Acts Chapter 13 Second Continued
Acts 13:36 “For David, after he had served his own generation by the will of God, fell on sleep, and was laid unto his fathers, and saw corruption:”
We discussed in the last lesson, how Jesus saw no corruption, because his body rose from the tomb on the third day. The decaying process begins on the fourth day. The prophecy (in Psalms 16), had meant that Jesus’ body would not decay; it did not mean David’s body.
David’s body had lain in the grave many years, when Paul spoke these words. His body had decayed.
Acts 13:37 “But he, whom God raised again, saw no corruption.”
Jesus Christ’s body did not decay. It was raised on the third day.
Acts 13:38 “Be it known unto you therefore, men [and] brethren, that through this man is preached unto you the forgiveness of sins:”
Paul speaks of Jesus as man here, because this is what the people saw. They could not comprehend at this time, that Jesus was in fact (God the Word), in the flesh of a man. Paul gets to the most important part here. Through Jesus is the only way to get forgiveness for your sins.
Acts 13:39 “And by him all that believe are justified from all things, from which ye could not be justified by the law of Moses.”
“Ye could not be justified by the Law of Moses”: Keeping the Law of Moses did not free anyone from their sins (Rom. 3:28; 1 Cor. 1:30; Gal. 2:16, 3:11; Phil. 3:9). But the atoning death of Jesus completely satisfied the demands of God’s law, making forgiveness of all sins available to all who believe (Gal. 3:16; Col. 2:13-14). Only the forgiveness Christ offers can free people from their sins (Rom. 3:20, 22).
Justified means: just as if I had never sinned. Every person who believes is just as if they had never sinned. What a promise! The Law of Moses was our schoolmaster (Gal. 3), to make us see our need for a Savior.
All of the washings and the animal sacrifices could only cover sin, not do away with sin. The blood of Jesus does away with our sin, if we are a Christian.
Acts 13:40 “Beware therefore, lest that come upon you, which is spoken of in the prophets;”
Here again, we see a warning to hold fast to what you have. The authorities will not like it, and will come against God’s people just as the prophets have predicted.
Acts 13:41 “Behold, ye despisers, and wonder, and perish: for I work a work in your days, a work which ye shall in no wise believe, though a man declare it unto you.”
(Quoted from Hab. 1:5).
Paul is warning them, that if they sit around and just wonder without receiving this message that he has brought them of salvation through Jesus Christ, they will perish. These Jews, Paul knows, will not believe. Even though Paul was one of them (Pharisee), he has changed and is trying to get them to change. They won’t change and accept Jesus as Messiah.
Acts 13:42 “And when the Jews were gone out of the synagogue, the Gentiles besought that these words might be preached to them the next sabbath.”

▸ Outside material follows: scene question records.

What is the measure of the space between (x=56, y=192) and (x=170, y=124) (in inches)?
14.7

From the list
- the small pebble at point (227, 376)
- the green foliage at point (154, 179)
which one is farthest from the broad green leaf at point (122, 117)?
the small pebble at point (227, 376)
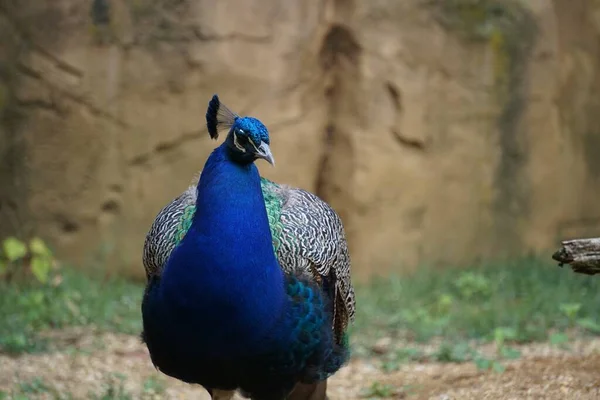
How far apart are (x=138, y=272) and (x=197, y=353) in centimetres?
376

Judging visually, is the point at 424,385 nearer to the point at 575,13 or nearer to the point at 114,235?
the point at 114,235

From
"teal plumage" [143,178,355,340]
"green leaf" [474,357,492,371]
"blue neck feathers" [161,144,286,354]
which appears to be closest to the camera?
"blue neck feathers" [161,144,286,354]

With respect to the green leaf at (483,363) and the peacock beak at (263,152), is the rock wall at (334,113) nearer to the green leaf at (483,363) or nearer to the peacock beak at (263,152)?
the green leaf at (483,363)

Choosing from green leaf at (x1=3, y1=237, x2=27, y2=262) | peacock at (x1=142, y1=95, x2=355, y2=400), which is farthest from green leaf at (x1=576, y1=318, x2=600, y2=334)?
green leaf at (x1=3, y1=237, x2=27, y2=262)

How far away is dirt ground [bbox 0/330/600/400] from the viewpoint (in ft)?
13.8

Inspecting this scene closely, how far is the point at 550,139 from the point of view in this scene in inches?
308

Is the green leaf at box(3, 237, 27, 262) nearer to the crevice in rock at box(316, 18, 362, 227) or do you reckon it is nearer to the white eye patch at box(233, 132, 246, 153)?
the crevice in rock at box(316, 18, 362, 227)

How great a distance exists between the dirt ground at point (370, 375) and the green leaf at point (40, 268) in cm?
76

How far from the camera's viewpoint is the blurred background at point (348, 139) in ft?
22.0

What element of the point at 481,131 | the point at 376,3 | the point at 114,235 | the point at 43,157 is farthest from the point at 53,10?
the point at 481,131

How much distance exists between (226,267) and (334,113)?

These Jews are like so many Christians today in different denominations. They are head strong (they can’t be bothered with the facts). They have already made up their minds. They do not intend to change. Most of this type of dogmatic belief is based on some denomination’s doctrine, rather than on the Word of God.
Gentiles, in this case above, have no preconceived ideas and are willing to listen to the Word of God. They not only want to listen; they ask Paul to preach to them.
Acts 13:43 “Now when the congregation was broken up, many of the Jews and religious proselytes followed Paul and Barnabas: who, speaking to them, persuaded them to continue in the grace of God.”
“Religious proselytes”: Full converts to Judaism who had been circumcised.
“Continue in the grace of God”: Those who are truly saved persevere and validate the reality of their salvation by continuing in the grace of God (John 8:31, 15:1-6; Col. 1:21-23; 1 John 2:19).
With such encouragement, Paul and Barnabas hoped to prevent those who were intellectually convinced of the truths of the gospel, yet had stopped short of saving faith, from reverting to legalism rather than embracing Christ completely.
We see that Paul and Barnabas’ teachings were not in vain. Many of the Jews believed and accepted the gift of grace through Jesus Christ. We see that the Jews and proselytes (newcomers), wanted to hear more and followed Paul and Barnabas to the place they were staying and heard even more. At any rate, they believed and accepted Jesus as Savior.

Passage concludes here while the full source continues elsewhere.